--- ENUNCIADO DA TAREFA ---
No texto sobre a violência policial, quais polícias são apontadas de forma mais destacada como especializadas em matar pessoas?

--- TEXTO DE ESTUDO ---
Polícia se especializou em matar; chacinas são cotidianas, denuncia sociólogo
07 de março de 2022 - 00h35
Não em meu nome
Por Emir Sader
Os serviços prestados pelo Estado são financiados compulsoriamente pelos impostos cobrados aos cidadãos. Teoricamente os cidadãos decidem que serviços querem financiar com seus impostos através das eleições, em que eles escolhem quem serão os governantes. Dessa forma funcionam os serviços de educação, de saúde, de assistência social e todos os outros.
Quando elegemos os governantes, escolhemos também as políticas de segurança pública. O que significa que nós todos financiamos a atuação das polícias? Somos responsáveis pelo que eles fazem? De alguma forma, sim.
Muito pior. Nós pagamos o treinamento dos policiais, financiamos as armas e as balas que eles disparam. Pagamos seus uniformes, com os quais eles se valem da sua autoridade para cometer arbitrariedades.
E as polícias, de forma mais destacada, as polícias do Rio de Janeiro, se especializaram em matar as pessoas. Mulheres, crianças, homens, jovens, idosos – semanalmente são vítimas das chacinas cometidas pelos policiais, com armas e balas pagas por todos nós.
Somos, de alguma maneira, responsáveis por essas chacinas. Não somente porque as financiamos, pagamos os salários dos policiais que as cometem. Somos responsáveis também porque as polícias agem, supostamente, em nossa representação, para nos defender.
Ao massacrar populações das periferias das grandes cidades, populações miseráveis, excluídas, via de regra negras, nos estão defendendo. Supostamente defendendo nossas vidas, nosso patrimônio.

--- REGISTROS FORNECIDOS ---
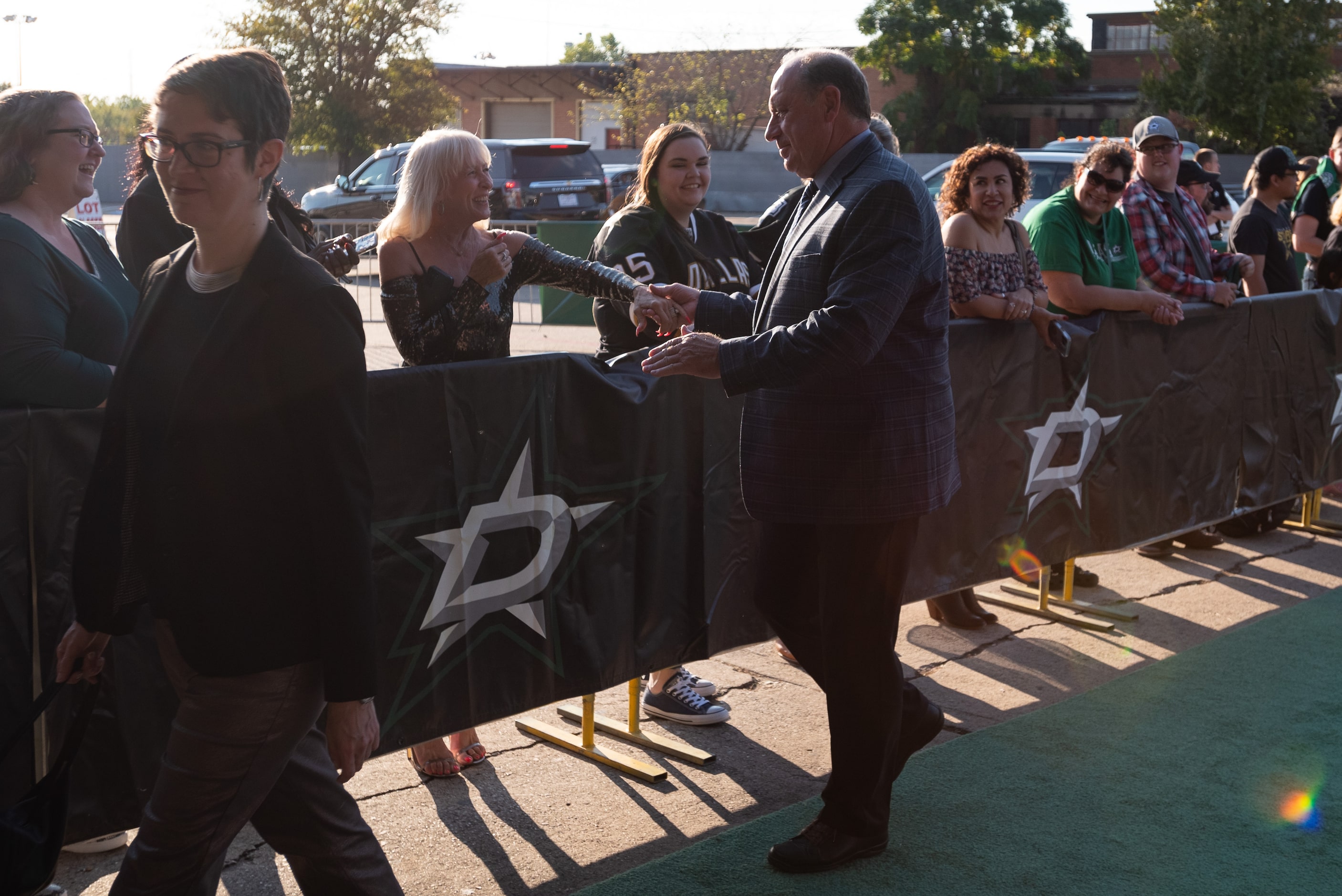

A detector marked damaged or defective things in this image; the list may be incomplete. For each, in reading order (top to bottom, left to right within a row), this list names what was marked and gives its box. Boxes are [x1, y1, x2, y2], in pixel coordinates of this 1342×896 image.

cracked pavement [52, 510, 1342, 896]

==

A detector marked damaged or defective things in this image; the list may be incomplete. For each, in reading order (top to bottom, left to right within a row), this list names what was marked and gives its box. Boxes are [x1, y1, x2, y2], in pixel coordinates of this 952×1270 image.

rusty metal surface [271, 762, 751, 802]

--- CAMPO DE RESPOSTA ---
As polícias do Rio de Janeiro.